> How to complete this task: In the lecture announcement, condense the paragraph beginning "Tumor cells are highly efficient" into a shorter version that keeps its main facts.

CSB Cutting Lecture by James Haber, Brandeis University

12:30-1:30 pm at Munzer Auditorium

The Department of Chemical and Systems Biology Presents

James E. Haber, Ph.D.
Abraham and Etta Goodman Professor of Biology and
Director of the Rosenstiel Basic Medical Sciences Research Center
Brandeis University


Stability and Instability in Repairing a Broken Chromosome

Tumor cells are highly efficient in joining broken DNA ends together, but they appear to lack the ability to repair breaks by the more accurate homologous recombination mechanisms; hence an average tumor cell has 100 “structural variants.”  We are interested in the mechanisms that preserve genome integrity, by several homologous recombination mechanisms.  Using budding yeast as a model system we can create site-specific double-strand breaks (DSBs) in a highly synchronous manner, allowing us to monitor the kinetics of repair and to study the proteins required for several related repair mechanisms.  We are interested in how the Rad51 recombination protein accomplishes the search for homologous sequences located elsewhere in the genome and the role that proximity plays in facilitating repair.  Moreover, even accurate repair has its limits, as there is a surprisingly high rate of errors associated with the copying of a homologous template used to patch up the DSB.

> Excerpted data:
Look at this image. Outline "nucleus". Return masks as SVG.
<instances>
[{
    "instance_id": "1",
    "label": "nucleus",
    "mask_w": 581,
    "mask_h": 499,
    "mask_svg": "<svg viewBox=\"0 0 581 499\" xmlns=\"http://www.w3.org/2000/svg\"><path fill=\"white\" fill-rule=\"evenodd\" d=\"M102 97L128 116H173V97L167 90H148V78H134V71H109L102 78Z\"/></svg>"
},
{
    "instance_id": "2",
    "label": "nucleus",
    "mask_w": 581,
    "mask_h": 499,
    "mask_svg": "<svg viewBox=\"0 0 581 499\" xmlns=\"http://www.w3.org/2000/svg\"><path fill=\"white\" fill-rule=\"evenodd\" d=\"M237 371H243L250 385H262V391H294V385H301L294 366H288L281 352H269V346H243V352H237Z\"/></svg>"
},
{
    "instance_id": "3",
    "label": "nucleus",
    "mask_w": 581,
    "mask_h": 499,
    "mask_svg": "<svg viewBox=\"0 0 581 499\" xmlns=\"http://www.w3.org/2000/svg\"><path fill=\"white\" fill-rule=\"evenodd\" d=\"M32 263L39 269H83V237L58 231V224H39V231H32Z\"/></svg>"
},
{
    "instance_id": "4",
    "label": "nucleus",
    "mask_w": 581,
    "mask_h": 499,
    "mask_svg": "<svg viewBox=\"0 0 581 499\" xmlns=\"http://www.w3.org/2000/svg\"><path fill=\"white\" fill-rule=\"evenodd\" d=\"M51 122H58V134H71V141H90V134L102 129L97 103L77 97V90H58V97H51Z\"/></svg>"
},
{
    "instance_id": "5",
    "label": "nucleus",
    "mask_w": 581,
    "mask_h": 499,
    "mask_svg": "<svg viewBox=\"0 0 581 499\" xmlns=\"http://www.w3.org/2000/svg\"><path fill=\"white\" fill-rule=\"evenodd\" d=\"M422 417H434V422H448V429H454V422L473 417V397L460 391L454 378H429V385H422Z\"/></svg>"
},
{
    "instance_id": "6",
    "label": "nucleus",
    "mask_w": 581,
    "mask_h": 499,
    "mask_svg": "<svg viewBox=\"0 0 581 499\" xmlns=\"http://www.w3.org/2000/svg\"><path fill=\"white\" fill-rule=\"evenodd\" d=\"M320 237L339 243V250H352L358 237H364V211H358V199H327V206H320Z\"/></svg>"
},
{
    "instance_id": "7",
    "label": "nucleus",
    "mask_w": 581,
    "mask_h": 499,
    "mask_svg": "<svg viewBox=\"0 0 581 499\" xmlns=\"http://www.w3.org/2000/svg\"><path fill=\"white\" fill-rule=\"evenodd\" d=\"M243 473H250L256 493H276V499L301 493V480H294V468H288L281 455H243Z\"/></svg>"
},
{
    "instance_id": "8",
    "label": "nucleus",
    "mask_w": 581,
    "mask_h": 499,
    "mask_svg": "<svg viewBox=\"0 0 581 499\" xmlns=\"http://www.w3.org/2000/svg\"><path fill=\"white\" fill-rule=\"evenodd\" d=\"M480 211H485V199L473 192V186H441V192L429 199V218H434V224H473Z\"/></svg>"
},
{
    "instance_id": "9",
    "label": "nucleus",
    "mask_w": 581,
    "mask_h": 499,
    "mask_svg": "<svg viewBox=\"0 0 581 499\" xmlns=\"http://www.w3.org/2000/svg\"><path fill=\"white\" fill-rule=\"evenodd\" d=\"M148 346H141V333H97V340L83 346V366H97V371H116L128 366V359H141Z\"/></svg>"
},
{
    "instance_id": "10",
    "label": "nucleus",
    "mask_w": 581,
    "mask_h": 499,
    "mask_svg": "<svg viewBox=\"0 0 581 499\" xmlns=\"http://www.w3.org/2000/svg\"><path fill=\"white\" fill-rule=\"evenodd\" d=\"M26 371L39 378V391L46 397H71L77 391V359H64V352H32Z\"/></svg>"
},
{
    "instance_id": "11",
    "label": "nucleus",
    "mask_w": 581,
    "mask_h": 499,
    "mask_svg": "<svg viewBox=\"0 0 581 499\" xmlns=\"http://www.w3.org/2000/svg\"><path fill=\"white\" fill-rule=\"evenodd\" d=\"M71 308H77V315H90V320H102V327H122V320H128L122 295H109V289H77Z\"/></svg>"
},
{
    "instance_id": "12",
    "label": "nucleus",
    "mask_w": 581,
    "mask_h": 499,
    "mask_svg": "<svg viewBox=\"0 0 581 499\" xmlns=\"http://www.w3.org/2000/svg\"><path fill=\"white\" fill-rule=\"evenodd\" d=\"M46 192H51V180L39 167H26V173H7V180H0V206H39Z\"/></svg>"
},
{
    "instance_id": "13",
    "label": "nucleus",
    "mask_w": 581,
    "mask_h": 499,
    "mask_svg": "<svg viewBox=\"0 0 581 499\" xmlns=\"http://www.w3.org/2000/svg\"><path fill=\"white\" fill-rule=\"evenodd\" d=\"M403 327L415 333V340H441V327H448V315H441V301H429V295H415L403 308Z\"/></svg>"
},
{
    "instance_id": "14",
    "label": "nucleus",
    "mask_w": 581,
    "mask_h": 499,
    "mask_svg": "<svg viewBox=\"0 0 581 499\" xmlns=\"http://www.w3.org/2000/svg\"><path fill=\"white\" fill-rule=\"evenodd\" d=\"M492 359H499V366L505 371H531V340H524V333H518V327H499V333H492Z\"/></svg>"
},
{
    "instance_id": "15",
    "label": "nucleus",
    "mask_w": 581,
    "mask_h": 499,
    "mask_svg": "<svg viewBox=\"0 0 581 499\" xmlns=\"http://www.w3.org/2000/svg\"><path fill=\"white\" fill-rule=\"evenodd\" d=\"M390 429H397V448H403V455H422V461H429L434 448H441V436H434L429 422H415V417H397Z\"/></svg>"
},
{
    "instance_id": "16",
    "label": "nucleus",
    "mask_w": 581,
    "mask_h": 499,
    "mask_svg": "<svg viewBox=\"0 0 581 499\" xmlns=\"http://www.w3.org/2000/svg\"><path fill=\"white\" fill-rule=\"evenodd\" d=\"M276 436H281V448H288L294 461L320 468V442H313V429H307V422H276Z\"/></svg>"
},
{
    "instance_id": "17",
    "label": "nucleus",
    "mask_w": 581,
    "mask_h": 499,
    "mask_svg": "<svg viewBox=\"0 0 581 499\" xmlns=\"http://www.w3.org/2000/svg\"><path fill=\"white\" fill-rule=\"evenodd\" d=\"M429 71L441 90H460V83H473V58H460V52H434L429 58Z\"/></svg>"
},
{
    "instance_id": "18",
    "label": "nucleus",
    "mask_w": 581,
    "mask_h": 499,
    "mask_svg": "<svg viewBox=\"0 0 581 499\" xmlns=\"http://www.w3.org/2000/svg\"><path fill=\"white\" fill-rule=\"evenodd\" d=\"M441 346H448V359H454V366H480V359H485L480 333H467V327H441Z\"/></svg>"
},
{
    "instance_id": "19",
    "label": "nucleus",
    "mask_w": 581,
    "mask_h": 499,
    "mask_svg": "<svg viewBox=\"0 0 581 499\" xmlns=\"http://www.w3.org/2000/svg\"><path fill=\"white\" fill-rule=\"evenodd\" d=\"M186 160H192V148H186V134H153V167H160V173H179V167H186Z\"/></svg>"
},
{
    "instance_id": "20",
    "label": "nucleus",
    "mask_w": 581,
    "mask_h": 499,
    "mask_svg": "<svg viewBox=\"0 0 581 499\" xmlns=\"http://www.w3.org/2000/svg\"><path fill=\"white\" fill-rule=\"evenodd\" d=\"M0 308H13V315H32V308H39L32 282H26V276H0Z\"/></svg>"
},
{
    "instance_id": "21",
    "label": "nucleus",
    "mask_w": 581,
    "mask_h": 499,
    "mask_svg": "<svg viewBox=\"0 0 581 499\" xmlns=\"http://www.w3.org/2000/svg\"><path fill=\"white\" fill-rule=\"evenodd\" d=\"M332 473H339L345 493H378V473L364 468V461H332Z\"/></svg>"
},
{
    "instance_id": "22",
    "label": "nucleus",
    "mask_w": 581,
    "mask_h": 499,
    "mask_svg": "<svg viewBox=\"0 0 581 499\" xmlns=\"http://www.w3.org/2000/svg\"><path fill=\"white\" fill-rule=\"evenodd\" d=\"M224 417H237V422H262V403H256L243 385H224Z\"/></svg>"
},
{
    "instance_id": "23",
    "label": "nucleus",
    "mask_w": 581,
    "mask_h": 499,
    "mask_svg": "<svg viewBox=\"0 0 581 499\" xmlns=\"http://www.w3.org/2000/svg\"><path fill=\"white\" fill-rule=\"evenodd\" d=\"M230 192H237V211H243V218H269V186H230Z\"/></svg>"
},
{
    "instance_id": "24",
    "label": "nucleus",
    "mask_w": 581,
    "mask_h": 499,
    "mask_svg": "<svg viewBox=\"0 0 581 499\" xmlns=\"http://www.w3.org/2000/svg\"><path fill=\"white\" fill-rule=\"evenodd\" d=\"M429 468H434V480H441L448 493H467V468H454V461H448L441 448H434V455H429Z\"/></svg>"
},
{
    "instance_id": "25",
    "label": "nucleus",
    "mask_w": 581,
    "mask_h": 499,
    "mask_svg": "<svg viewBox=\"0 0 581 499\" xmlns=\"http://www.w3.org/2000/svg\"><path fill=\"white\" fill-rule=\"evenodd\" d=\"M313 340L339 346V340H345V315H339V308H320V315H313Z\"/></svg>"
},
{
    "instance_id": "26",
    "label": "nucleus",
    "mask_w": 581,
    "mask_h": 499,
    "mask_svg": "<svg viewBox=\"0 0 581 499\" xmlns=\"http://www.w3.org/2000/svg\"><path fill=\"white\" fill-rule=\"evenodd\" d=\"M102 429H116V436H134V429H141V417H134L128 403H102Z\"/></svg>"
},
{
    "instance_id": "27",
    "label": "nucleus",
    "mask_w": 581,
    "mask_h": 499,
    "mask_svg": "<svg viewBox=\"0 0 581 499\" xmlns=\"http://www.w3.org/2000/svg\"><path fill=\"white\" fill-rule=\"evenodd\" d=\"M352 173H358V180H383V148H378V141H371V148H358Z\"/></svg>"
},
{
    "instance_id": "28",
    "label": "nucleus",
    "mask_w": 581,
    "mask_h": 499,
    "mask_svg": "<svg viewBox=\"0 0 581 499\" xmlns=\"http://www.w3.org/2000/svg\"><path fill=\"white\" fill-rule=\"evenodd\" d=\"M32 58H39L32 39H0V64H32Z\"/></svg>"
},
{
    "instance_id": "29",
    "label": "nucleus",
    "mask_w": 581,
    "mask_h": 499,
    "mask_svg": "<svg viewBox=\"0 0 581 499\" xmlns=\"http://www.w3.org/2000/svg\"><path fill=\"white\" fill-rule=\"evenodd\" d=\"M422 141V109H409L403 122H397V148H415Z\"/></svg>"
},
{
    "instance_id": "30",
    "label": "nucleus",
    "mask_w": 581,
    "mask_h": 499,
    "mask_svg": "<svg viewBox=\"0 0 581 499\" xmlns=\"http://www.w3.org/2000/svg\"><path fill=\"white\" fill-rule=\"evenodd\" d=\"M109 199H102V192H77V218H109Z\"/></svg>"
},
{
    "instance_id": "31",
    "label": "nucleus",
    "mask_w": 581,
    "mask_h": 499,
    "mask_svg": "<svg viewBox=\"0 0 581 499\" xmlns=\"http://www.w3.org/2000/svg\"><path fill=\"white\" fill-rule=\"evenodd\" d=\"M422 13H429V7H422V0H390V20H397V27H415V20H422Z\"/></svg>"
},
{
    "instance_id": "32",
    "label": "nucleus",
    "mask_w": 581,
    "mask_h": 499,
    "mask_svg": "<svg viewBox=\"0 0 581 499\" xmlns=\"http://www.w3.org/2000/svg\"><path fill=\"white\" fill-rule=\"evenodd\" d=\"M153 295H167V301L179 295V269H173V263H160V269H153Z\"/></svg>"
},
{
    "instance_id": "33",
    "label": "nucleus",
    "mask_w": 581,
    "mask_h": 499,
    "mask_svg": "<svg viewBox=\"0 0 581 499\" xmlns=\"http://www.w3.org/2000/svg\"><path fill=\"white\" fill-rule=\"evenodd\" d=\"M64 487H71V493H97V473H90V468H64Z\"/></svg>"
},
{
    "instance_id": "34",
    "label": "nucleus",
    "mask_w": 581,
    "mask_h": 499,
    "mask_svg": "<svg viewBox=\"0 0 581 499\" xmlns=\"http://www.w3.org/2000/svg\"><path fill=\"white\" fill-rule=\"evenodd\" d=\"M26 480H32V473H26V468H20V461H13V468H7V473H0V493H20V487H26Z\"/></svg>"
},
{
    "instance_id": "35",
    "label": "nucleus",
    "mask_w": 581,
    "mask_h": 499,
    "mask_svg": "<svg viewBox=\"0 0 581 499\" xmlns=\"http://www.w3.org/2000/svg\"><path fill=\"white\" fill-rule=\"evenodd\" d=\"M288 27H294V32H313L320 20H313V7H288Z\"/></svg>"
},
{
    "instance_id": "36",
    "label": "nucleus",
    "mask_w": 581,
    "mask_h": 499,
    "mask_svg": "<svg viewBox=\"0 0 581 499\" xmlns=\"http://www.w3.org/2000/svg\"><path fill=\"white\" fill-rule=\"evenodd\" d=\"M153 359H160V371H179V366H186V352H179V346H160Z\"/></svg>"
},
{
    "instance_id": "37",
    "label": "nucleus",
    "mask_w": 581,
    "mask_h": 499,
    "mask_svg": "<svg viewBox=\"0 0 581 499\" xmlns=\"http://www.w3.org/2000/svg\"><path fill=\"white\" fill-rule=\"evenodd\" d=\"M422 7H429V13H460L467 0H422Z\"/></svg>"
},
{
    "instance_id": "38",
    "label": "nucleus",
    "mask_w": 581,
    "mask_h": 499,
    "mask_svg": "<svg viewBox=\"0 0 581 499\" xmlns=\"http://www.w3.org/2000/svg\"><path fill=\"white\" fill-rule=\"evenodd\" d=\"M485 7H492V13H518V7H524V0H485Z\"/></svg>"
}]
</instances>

> The answer: Tumor cells readily join broken DNA ends but seem unable to use the more accurate homologous recombination repair, so an average tumor cell carries 100 "structural variants." The research studies how homologous recombination mechanisms preserve genome integrity. It uses budding yeast to create synchronous, site-specific double-strand breaks (DSBs), which lets the researchers track repair kinetics and identify the proteins that several related repair mechanisms need. Key questions are how the Rad51 protein searches the genome for homologous sequences and how proximity helps repair. Even accurate repair has limits: copying the homologous template used to patch a DSB produces a surprisingly high error rate.